WRITTEN PROBLEM A:
In the dataset entries, reproduce verbatim every line from the one containing "Is [205,275] farther" down to the one containing "(x=76, y=63) →", including both of those lines.

═════ PAGE TEXT ═════

BEVERLY HILLS, Calif. — Gilberto Bosques Saldivar has never been the subject of a major motion picture by Steven Spielberg. American history books seldom, if ever, mention his name.
But the former Mexican diplomat, stationed in France during World War II, helped save as many as 40,000 Jews and other refugees from Nazi persecution.
"It is still a chapter of the Holocaust that has not been written," said Abraham Foxman, national director of the Anti-Defamation League.
At a November reception held in Bosques' honor in Beverly Hills, the ADL presented his daughter with a posthumous Courage to Care Award. The awards were created in 1987 to recognize non-Jews who helped rescue and hide refugees during the Holocaust.

═════

WRITTEN PROBLEM B:
Continue the article about Gilberto Bosques from the point where it stops.

═════ EXTRACTED DATA ═════

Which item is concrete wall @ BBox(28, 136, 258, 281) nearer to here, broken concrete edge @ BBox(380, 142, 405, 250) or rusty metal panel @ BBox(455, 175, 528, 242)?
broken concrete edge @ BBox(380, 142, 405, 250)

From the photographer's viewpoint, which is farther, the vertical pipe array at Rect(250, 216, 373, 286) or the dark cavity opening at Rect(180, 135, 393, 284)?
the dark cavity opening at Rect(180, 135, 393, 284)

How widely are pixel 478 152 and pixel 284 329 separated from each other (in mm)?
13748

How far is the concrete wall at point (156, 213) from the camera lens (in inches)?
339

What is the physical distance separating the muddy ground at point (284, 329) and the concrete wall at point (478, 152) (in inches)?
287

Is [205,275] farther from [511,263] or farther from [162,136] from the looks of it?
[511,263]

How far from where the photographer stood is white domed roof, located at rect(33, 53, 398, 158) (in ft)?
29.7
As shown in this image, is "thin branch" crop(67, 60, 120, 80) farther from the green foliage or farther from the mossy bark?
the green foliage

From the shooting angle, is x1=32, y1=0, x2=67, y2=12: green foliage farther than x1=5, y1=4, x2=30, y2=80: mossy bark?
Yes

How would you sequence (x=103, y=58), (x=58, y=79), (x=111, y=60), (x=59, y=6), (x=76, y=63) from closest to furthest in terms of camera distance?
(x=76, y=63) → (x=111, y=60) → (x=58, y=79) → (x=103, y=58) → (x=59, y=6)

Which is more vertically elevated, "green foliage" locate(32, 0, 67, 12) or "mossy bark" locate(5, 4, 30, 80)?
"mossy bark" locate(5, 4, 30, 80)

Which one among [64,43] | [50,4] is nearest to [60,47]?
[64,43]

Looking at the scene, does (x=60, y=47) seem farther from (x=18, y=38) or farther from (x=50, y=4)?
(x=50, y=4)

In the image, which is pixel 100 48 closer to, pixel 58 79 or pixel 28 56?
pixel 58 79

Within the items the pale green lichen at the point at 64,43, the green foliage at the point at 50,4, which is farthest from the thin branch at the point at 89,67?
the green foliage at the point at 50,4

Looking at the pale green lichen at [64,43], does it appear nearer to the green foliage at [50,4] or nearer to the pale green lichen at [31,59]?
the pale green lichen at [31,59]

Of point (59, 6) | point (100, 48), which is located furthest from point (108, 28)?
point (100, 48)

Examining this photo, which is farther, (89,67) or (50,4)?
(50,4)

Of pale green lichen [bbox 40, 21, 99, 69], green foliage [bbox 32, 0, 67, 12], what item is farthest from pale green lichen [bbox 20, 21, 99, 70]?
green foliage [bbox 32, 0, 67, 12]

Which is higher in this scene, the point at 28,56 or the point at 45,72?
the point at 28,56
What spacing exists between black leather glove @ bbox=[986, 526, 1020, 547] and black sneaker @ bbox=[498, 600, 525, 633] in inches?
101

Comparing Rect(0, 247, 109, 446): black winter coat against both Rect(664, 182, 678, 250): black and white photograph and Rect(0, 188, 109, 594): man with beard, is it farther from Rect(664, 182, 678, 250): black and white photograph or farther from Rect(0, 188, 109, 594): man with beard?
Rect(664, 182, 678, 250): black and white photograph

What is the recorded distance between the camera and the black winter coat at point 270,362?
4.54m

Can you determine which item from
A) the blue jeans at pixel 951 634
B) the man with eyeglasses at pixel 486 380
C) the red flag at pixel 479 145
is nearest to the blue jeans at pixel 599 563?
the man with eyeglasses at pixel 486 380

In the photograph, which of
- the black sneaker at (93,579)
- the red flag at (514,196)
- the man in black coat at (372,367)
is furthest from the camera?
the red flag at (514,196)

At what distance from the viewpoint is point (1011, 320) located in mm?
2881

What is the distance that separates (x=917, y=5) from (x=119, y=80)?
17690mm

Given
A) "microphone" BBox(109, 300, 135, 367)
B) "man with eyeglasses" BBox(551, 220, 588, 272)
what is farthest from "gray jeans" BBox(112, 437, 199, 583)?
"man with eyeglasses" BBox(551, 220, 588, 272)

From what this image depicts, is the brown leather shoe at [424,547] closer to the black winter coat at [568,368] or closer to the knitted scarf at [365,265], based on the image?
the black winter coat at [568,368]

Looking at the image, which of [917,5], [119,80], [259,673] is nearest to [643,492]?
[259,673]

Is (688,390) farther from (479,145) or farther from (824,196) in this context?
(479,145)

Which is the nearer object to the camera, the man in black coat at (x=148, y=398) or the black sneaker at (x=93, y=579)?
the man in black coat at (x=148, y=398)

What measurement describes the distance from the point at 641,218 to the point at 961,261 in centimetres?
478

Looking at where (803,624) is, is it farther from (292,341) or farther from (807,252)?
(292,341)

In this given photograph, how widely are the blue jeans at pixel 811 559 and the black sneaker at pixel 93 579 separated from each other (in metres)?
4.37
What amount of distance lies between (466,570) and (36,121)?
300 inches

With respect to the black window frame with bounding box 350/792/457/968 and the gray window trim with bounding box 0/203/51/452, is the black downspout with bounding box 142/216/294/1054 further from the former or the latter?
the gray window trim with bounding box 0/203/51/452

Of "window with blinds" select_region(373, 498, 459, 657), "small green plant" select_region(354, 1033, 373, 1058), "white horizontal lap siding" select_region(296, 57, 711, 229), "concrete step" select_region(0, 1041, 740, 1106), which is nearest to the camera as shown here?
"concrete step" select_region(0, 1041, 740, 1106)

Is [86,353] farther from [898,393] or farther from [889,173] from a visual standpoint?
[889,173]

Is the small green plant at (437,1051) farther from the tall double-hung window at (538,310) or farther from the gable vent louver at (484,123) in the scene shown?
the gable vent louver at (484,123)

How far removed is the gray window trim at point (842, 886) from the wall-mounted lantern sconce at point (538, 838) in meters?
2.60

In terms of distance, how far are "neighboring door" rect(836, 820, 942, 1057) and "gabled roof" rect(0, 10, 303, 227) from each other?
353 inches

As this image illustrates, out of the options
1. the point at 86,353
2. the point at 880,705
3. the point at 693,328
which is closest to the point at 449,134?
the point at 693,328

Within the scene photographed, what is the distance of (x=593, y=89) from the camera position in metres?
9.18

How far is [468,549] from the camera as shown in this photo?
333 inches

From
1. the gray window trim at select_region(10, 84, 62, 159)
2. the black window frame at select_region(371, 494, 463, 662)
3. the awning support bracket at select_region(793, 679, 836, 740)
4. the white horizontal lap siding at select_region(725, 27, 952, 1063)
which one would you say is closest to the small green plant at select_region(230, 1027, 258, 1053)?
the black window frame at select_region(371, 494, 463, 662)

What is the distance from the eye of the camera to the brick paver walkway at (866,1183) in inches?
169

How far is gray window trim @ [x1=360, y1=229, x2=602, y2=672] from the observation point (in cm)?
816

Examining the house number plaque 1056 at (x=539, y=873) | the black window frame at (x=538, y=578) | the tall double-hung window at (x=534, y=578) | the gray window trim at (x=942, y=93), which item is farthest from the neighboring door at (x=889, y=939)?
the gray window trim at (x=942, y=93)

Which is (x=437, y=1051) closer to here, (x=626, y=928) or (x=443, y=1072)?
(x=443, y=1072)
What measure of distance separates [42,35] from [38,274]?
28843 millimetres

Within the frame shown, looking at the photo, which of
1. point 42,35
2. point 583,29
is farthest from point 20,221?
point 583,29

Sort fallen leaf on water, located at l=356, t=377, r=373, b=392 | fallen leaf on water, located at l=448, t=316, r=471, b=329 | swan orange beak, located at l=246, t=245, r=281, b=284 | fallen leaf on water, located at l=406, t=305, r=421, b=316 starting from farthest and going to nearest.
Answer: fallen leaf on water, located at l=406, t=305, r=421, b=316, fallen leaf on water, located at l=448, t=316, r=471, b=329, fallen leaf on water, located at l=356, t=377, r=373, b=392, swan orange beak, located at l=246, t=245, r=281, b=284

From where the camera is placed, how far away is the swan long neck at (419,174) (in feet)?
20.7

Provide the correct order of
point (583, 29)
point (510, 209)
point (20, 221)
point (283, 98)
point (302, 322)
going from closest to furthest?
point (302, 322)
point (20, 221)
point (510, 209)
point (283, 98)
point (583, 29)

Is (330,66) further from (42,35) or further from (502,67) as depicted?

═════

EXERCISE RESULT A:
Is [205,275] farther from [511,263] or farther from [162,136] from the looks of it?
[511,263]

How far from where the photographer stood is white domed roof, located at rect(33, 53, 398, 158) (in ft)?
29.7
As shown in this image, is "thin branch" crop(67, 60, 120, 80) farther from the green foliage or farther from the mossy bark?
the green foliage

From the shooting angle, is x1=32, y1=0, x2=67, y2=12: green foliage farther than x1=5, y1=4, x2=30, y2=80: mossy bark?
Yes

How would you sequence (x=103, y=58), (x=58, y=79), (x=111, y=60), (x=59, y=6), (x=76, y=63) from closest to furthest in terms of camera distance?
(x=76, y=63) → (x=111, y=60) → (x=58, y=79) → (x=103, y=58) → (x=59, y=6)

EXERCISE RESULT B:
Foxman noted that, other than industrialist Oskar Schindler and Swedish diplomat Raoul Wallenberg, most non-Jews who defied the Nazis and helped Jews during the Holocaust are not well-known. Calling Saldivar the "Mexican Schindler," Foxman said, "Bosques' life is a shining example of human decency, moral courage and conviction."
Foxman described Bosques' efforts when he served as Mexican consul general in Marseilles, France, in 1939: He rented two chateaux to house European Jews and other refugees.
In two years he issued about 40,000 visas and chartered ships to take Jews and other refugees to various African nations, where they then went on to Argentina, Mexico and Brazil.
Bosques was arrested, along with his family and about 40 consular staff members, by the Germans in 1943 and was held for about a year near Bonn, Germany, until Mexico reached a deal with the Nazis for his release.
He died in 1995 at age 103.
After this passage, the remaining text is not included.